Мефодий молчал. Его щеки заливала бледность, голова клонилась на правое плечо. Наконец он сказал, медленно и растерянно, с трудом выговаривая слова:
— Не берет тебя смерть.
— Не берет, — согласился Всеслав. — А вот твоих дружков — я даже не знаю, кто они, — смерть возьмет еще до восхода солнца.
И приказал рындам:
— Этих двоих тащите на допрос. Допросить, не жалея огня и железа, и отрубить головы.
Один из налетчиков закричал Мефодию:
— Спаси нас! Ты же клялся на кресте, что твоя белая кровь защитит нас от княжеских воев.
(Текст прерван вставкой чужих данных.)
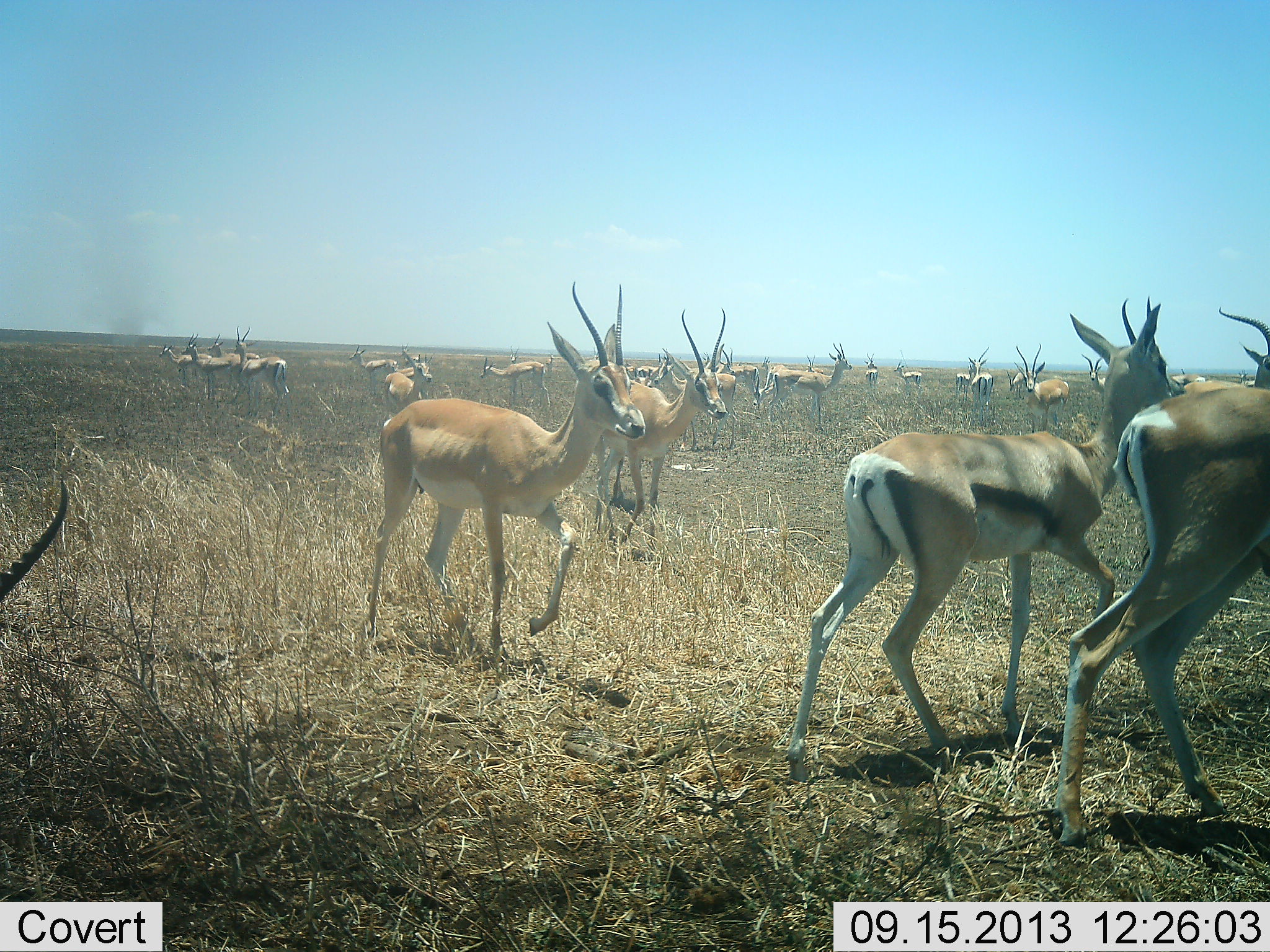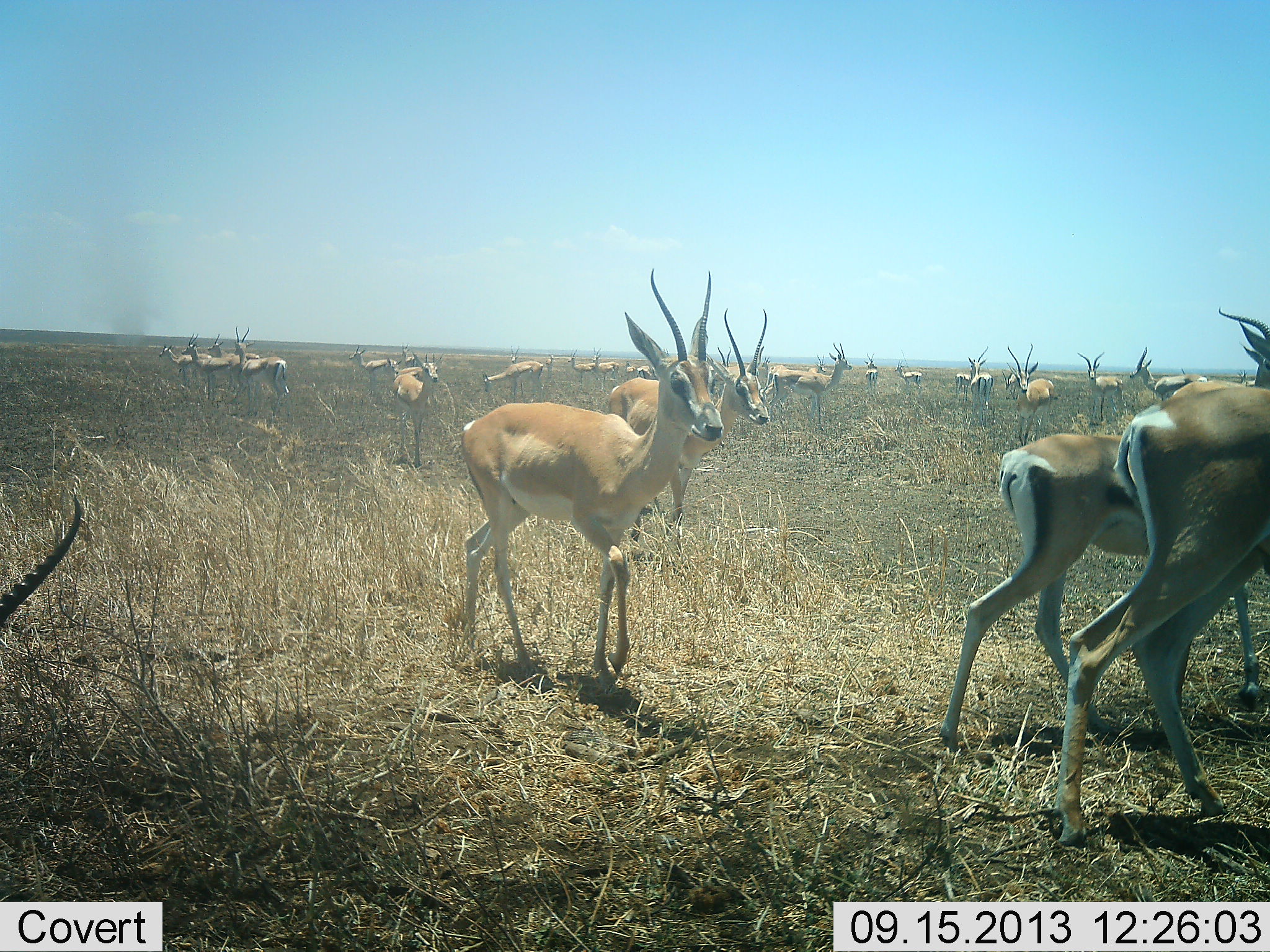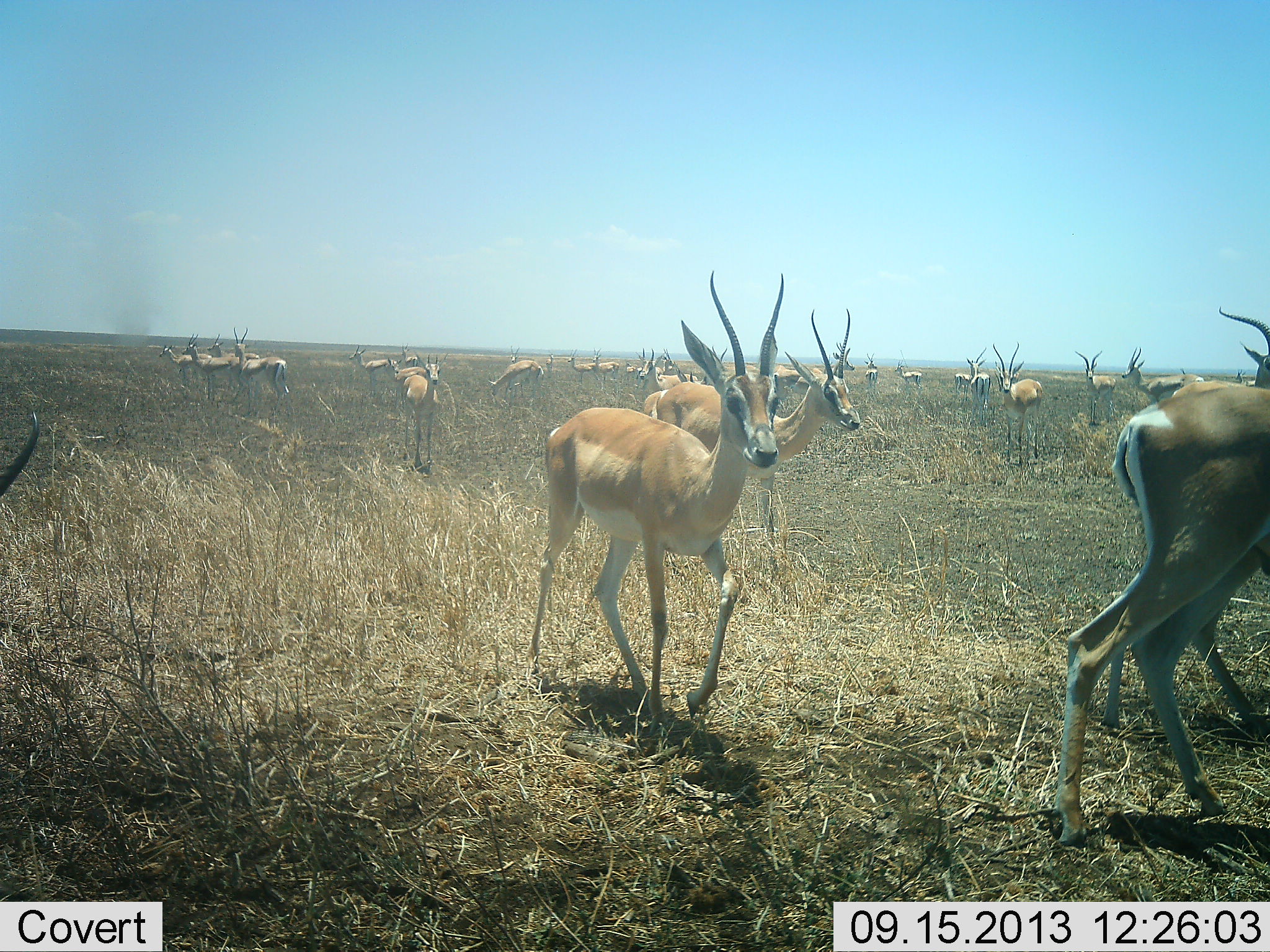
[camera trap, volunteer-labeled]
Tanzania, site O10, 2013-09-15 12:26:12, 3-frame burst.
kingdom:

Спаси!
— Карай и меня, — глухо сказал князю Мефодий.
— Святым страдальцем хочешь стать? — пронзительно посмотрел на своего бывшего наставника Всеслав. — Слишком велика честь. Умрешь, как ночной мотылек, и следа от тебя не останется.
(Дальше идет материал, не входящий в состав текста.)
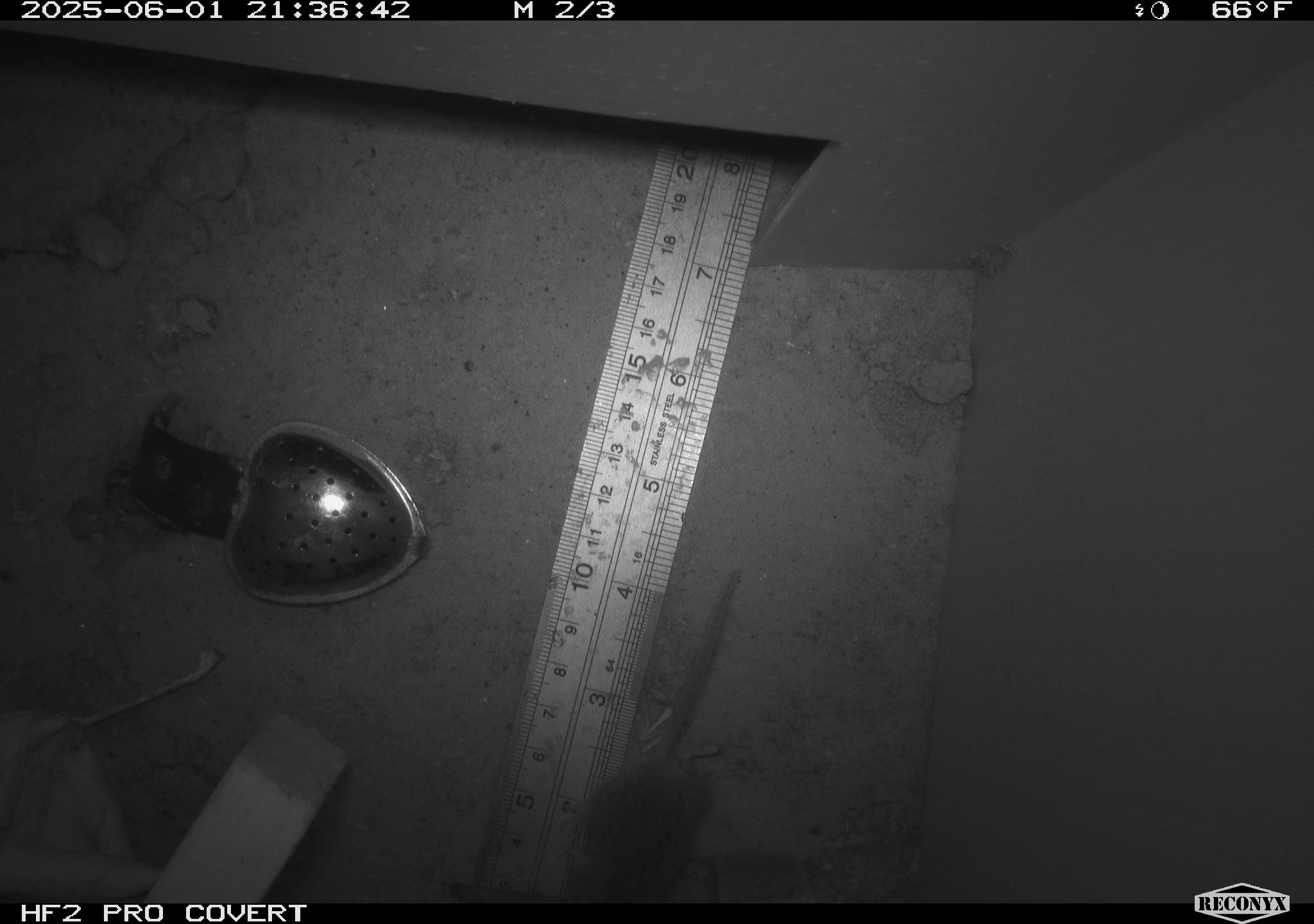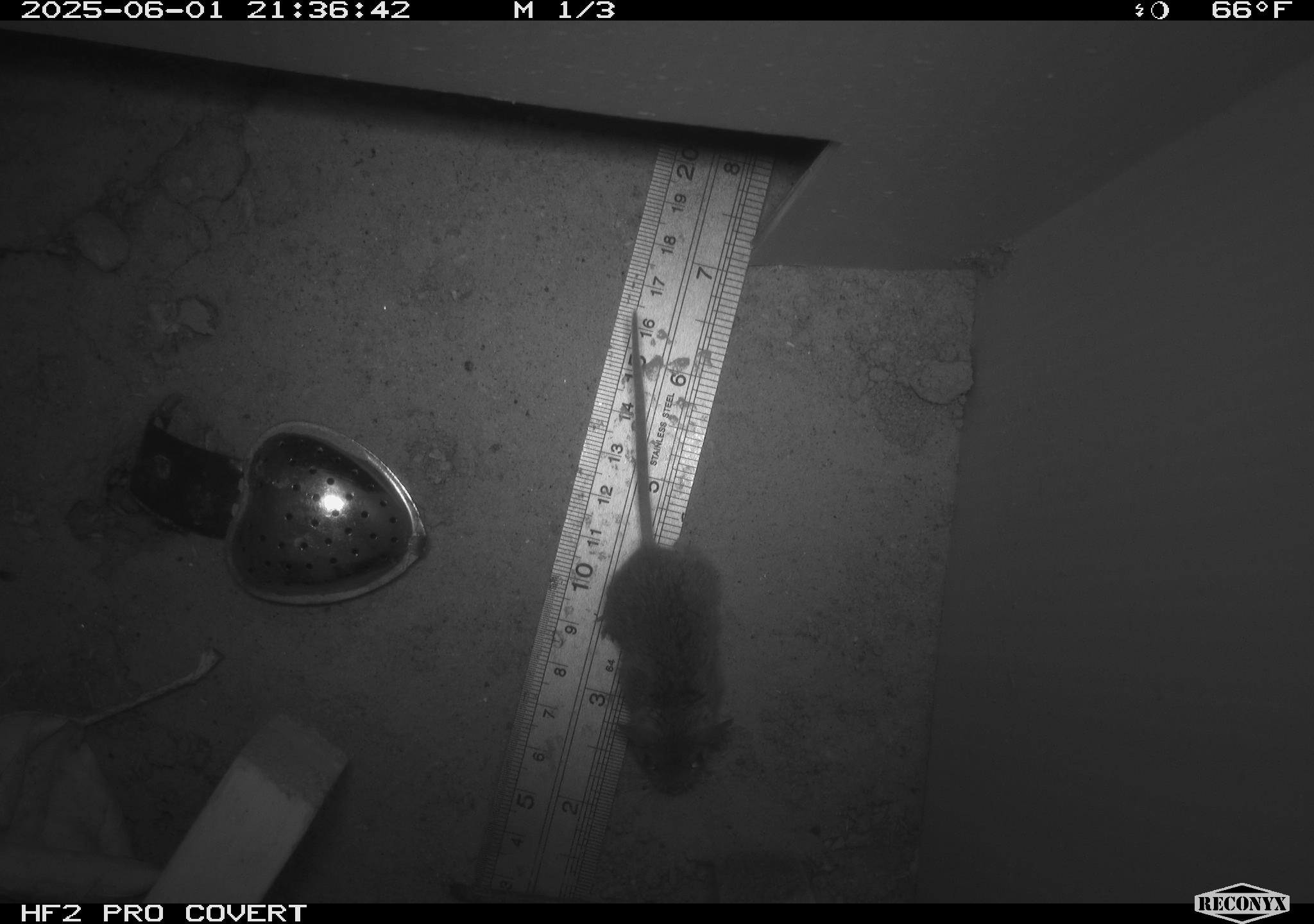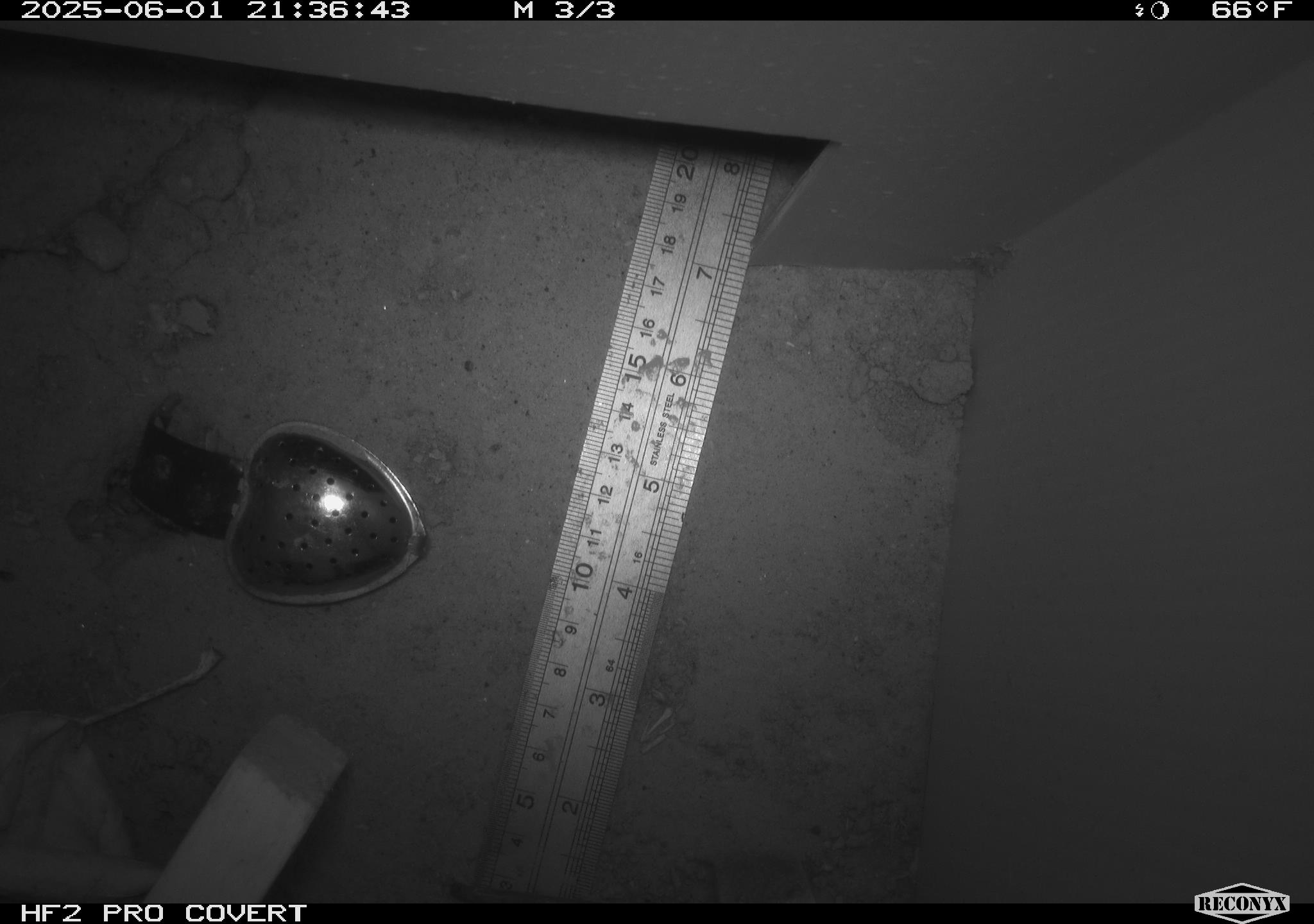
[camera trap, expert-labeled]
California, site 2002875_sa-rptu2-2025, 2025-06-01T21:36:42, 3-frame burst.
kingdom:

— Вурдалак, — завыл в смертельной тоске Мефодий. — Умру я, но умрешь и ты. Далеко вижу я, далеко. Огни христианства горят на земле, святая вера входит в каждую душу, а вы, ничтожные поганцы, ночные совы, канете в пущах и болотах.
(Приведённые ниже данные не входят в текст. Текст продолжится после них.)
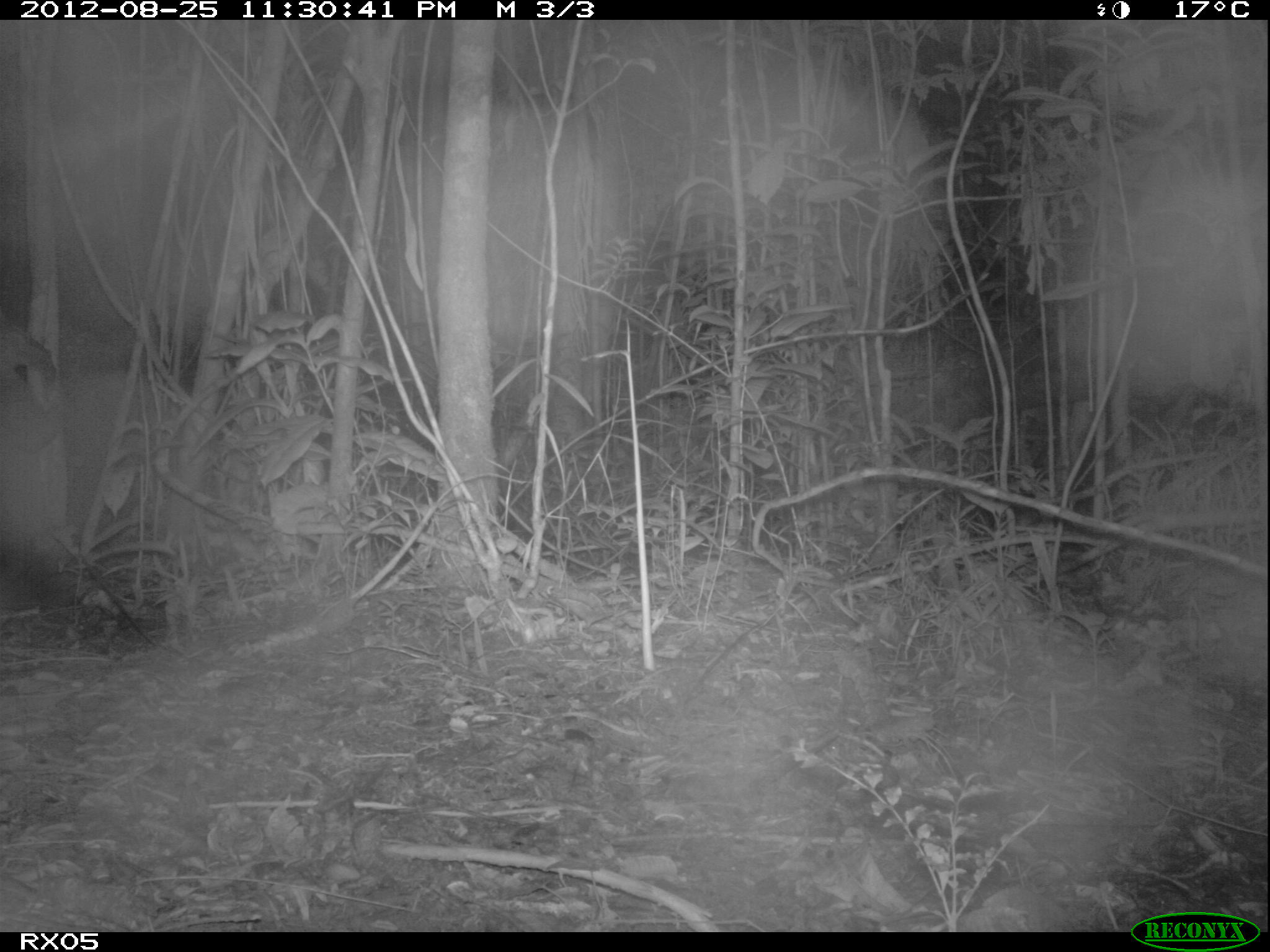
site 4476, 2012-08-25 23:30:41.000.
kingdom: Animalia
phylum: Chordata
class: Mammalia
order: Carnivora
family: Eupleridae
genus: Cryptoprocta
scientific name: Cryptoprocta ferox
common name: fossa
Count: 1.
Всеслав вдруг звонко засмеялся. Потом вплотную подошел к Мефодию, сказал:
— Не верю ни одной твоей слезе и ни одному твоему слову. Ты меняешь веру, как заяц перед зимой меняет шерсть, как птицы меняют перо. Я придумал тебе кару пострашнее, чем горячее железо и ледяная вода. Тебя повезут в Полоцк — помнишь ли еще наш Полоцк? Тебя привезут на озеро Воловье. Там есть капище. На капище — Перун. Его подняли из воды, из ила. Ты будешь молиться Перуну, богу твоих предков.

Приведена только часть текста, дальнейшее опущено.